To be done
Copy out the items word for word, beginning at the line that contains "Among these items" and continuing through the final line of the items.

Material
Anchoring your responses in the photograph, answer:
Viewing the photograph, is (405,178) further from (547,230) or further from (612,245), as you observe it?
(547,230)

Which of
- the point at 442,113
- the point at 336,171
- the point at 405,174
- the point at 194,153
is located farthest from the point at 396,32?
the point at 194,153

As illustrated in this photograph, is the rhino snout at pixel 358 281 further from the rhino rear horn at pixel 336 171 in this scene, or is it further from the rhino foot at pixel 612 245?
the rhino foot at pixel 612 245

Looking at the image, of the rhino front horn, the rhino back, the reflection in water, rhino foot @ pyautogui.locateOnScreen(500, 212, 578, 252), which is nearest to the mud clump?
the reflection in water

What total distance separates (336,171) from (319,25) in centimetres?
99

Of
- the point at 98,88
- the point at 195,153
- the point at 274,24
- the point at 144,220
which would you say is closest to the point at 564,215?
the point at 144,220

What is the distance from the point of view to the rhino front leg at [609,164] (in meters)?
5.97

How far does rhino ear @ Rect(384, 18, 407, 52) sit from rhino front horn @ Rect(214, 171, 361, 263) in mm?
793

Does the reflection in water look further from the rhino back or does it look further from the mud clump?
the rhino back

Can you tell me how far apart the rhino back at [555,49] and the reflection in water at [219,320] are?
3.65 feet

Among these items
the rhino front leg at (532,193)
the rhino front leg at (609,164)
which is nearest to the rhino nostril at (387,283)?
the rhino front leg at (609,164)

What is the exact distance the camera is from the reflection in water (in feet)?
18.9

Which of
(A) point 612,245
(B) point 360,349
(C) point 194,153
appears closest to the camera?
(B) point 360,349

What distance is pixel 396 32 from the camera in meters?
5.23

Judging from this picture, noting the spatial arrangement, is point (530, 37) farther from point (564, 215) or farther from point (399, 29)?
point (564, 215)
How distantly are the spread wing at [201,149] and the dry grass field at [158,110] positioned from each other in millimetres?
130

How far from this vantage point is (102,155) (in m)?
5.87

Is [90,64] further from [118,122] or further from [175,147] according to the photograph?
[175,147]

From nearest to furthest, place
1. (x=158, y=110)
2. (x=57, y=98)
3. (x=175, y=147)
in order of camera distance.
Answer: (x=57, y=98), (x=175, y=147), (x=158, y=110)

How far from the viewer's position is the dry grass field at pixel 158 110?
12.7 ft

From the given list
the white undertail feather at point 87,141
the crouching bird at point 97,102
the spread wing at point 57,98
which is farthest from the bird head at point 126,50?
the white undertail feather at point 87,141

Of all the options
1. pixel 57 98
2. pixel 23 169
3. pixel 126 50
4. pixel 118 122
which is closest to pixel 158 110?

Task result
Among these items
the rhino front leg at (532,193)
the rhino front leg at (609,164)
which is nearest to the rhino nostril at (387,283)?
the rhino front leg at (609,164)

What is the exact distance the camera is from the reflection in water (in feet)?
18.9

Which of
(A) point 612,245
(B) point 360,349
(C) point 194,153
appears closest to the camera?
(B) point 360,349

What distance is pixel 396 32 from the camera in meters?
5.23

Judging from this picture, noting the spatial arrangement, is point (530, 37) farther from point (564, 215) or farther from point (399, 29)?
point (564, 215)
How distantly are the spread wing at [201,149] and the dry grass field at [158,110] positioned from each other in millimetres?
130

How far from this vantage point is (102,155) (in m)?
5.87

Is [90,64] further from [118,122] or further from [175,147] according to the photograph?
[175,147]

From nearest to furthest, place
1. (x=158, y=110)
2. (x=57, y=98)
3. (x=175, y=147)
in order of camera distance.
Answer: (x=57, y=98), (x=175, y=147), (x=158, y=110)

How far from the viewer's position is the dry grass field at pixel 158 110?
12.7 ft

From the given list
the white undertail feather at point 87,141
the crouching bird at point 97,102
the spread wing at point 57,98
which is farthest from the bird head at point 126,50?
the white undertail feather at point 87,141

Of all the options
1. pixel 57 98
2. pixel 23 169
3. pixel 126 50
4. pixel 118 122
which is closest to pixel 158 110?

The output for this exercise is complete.